SMART goals are a way to not only decide what to do, but how to do it in a way that can easily be tracked to determine whether or not progress is made and know when the goals are met. In this type of goal, the acronym in SMART stands for: Specific, Measurable, Attainable, Righteous, and Time-Oriented.
Specific: Goals must be something that can be described and understood easily by others, finite conditions not general feelings.
- Good Example: Attendance at chapter meeting.
- Bad Example: Participation of members
Measurable: Quantifiable! Whenever possible use numbers or percentages to mark achievement of the goal. You can’t rely on personal opinion.
- Good Example: 80% of members attend chapter meetings.
- Bad Example: More members attend….
Attainable: Is the goal realistic? Goals should be a stretch to obtain but not impossible to achieve. Members will work toward what they believe they can achieve and are not inspired by boring, easy goals.
- Good Example: 10% Increase from the prior semester.
- Bad Example: 100% of members attend every meeting.
Righteous: Is the goal the right thing to do? Goals should be aligned with the organization’s Core Values and move it toward the Core Purpose.
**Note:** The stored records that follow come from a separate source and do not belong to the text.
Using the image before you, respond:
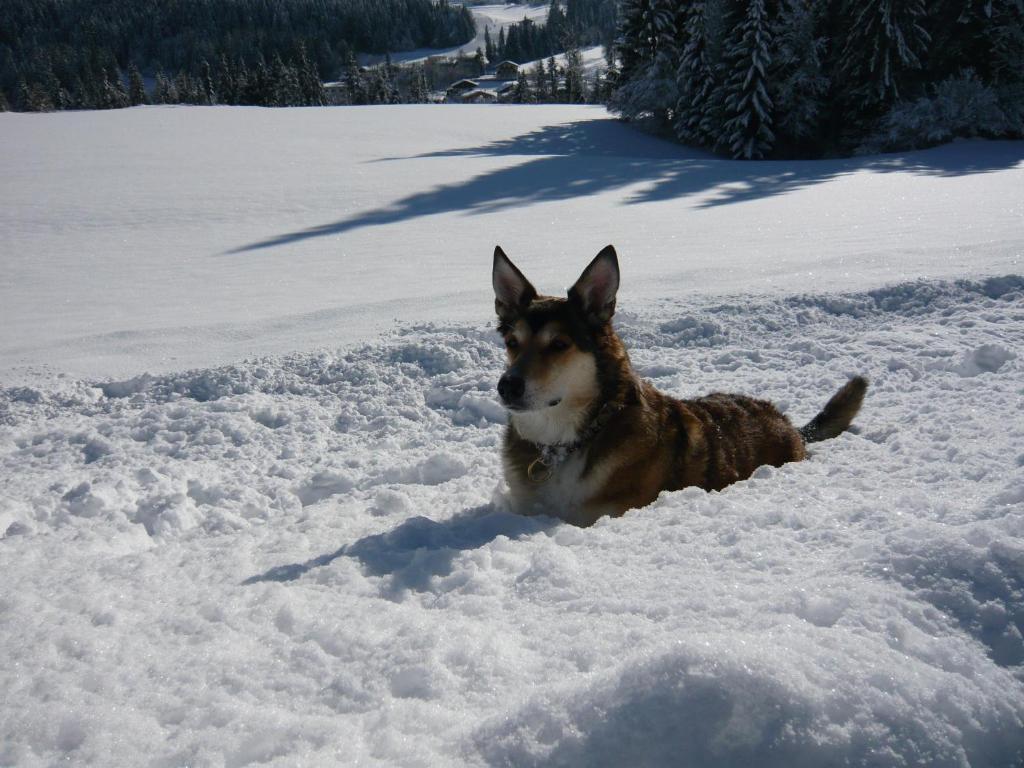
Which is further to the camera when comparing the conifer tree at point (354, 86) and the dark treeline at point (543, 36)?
the dark treeline at point (543, 36)

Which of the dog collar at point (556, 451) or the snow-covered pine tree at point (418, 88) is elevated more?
the snow-covered pine tree at point (418, 88)

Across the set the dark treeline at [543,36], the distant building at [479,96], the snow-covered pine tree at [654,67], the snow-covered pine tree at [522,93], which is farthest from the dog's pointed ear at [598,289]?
the dark treeline at [543,36]

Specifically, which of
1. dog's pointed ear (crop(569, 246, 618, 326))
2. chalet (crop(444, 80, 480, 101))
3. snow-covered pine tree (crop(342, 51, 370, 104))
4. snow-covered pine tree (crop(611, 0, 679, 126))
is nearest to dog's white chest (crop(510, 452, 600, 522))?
dog's pointed ear (crop(569, 246, 618, 326))

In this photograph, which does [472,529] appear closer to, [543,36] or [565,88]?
[565,88]

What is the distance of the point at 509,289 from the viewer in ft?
14.7

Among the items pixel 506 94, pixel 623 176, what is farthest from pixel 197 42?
pixel 623 176

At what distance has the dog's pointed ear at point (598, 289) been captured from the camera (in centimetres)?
409

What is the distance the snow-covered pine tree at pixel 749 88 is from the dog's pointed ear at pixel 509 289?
3158 centimetres

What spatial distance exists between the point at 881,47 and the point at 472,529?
35.2 m

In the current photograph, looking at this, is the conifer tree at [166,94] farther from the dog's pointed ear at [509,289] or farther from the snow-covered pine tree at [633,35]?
the dog's pointed ear at [509,289]

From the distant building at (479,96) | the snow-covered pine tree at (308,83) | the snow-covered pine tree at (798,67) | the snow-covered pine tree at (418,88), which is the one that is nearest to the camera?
the snow-covered pine tree at (798,67)

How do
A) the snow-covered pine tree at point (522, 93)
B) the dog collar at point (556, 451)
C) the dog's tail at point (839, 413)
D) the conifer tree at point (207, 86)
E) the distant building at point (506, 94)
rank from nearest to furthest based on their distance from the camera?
1. the dog collar at point (556, 451)
2. the dog's tail at point (839, 413)
3. the conifer tree at point (207, 86)
4. the snow-covered pine tree at point (522, 93)
5. the distant building at point (506, 94)

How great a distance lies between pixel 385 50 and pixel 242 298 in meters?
158

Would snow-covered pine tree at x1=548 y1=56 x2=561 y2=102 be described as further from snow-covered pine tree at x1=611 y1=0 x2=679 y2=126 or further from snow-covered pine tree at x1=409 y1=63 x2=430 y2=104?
snow-covered pine tree at x1=611 y1=0 x2=679 y2=126
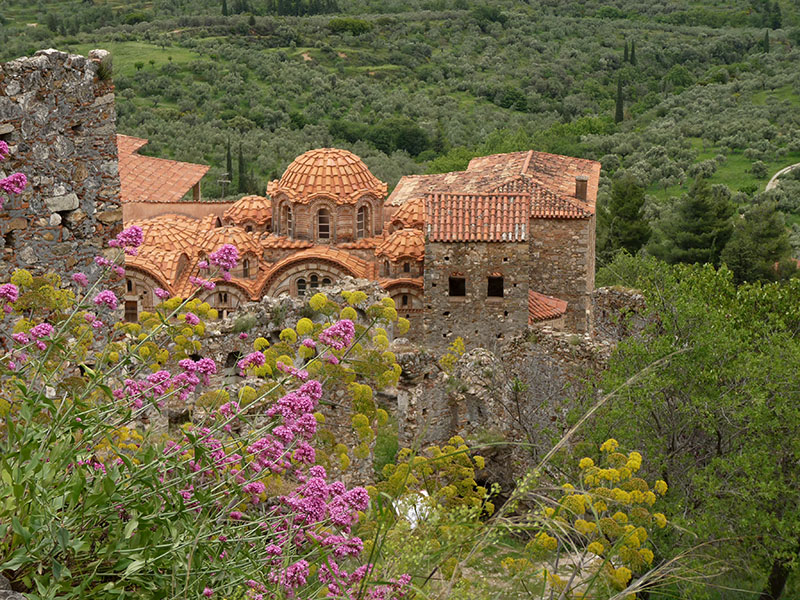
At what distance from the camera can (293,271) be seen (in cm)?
3012

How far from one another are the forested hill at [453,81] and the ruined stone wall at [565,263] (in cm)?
1889

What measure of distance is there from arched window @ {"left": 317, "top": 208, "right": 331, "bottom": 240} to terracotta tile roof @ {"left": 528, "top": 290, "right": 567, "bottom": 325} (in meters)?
6.24

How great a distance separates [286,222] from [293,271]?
2.12 metres

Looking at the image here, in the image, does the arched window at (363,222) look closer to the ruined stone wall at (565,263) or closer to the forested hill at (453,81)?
the ruined stone wall at (565,263)

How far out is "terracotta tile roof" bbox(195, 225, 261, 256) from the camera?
96.4ft

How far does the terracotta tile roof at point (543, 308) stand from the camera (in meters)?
26.9

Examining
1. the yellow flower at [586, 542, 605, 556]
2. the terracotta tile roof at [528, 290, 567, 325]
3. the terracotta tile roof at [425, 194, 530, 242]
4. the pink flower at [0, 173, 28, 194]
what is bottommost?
the terracotta tile roof at [528, 290, 567, 325]

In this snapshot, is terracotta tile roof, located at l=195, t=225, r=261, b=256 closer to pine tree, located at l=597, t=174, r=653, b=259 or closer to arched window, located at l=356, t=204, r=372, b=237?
arched window, located at l=356, t=204, r=372, b=237

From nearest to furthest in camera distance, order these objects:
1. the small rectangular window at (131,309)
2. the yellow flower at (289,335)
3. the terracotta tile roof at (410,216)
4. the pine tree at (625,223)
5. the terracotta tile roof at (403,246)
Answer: the yellow flower at (289,335)
the terracotta tile roof at (403,246)
the small rectangular window at (131,309)
the terracotta tile roof at (410,216)
the pine tree at (625,223)

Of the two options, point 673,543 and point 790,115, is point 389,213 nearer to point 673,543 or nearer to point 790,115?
point 673,543

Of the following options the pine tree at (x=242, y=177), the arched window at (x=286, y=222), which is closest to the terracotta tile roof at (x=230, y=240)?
the arched window at (x=286, y=222)

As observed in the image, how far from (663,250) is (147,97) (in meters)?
45.9

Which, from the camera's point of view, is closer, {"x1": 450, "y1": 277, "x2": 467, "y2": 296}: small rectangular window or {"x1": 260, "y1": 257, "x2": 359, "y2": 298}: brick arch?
{"x1": 450, "y1": 277, "x2": 467, "y2": 296}: small rectangular window

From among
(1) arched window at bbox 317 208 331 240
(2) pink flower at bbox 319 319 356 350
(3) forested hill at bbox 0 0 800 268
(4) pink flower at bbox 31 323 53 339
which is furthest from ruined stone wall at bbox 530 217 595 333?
(4) pink flower at bbox 31 323 53 339
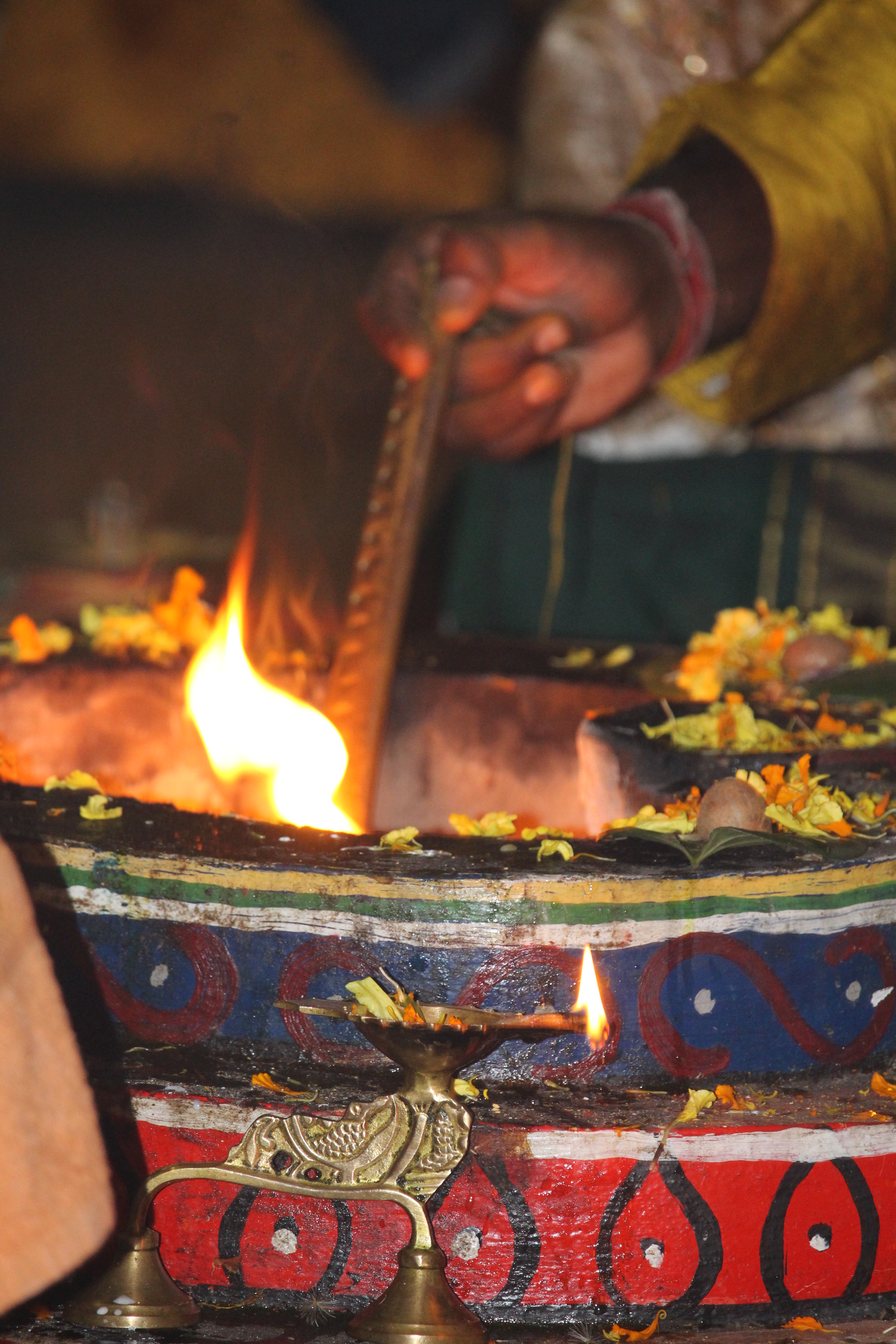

- Good Example: Inform potential members of all membership requirements
- Bad Example Trick lots of people into joining, & hope they will stay
Time-Oriented: Goals must have an end date when they are due. Creating a sense of urgency will push members to work harder. How else will you know when to check performance?
- Good Example: January 1st
- Bad Example: Winter
Example of a S.M.A.R.T Goal:
- Good Example: Chapter will collect 100% of dues by September 30th.
- Bad Example: Chapter will get all members to pay dues on time.
- Good Example: Chapter will conduct two service events by January 1st within at least 80% of membership in attendance.
- Bad Example: Chapter will get more members involved in service projects.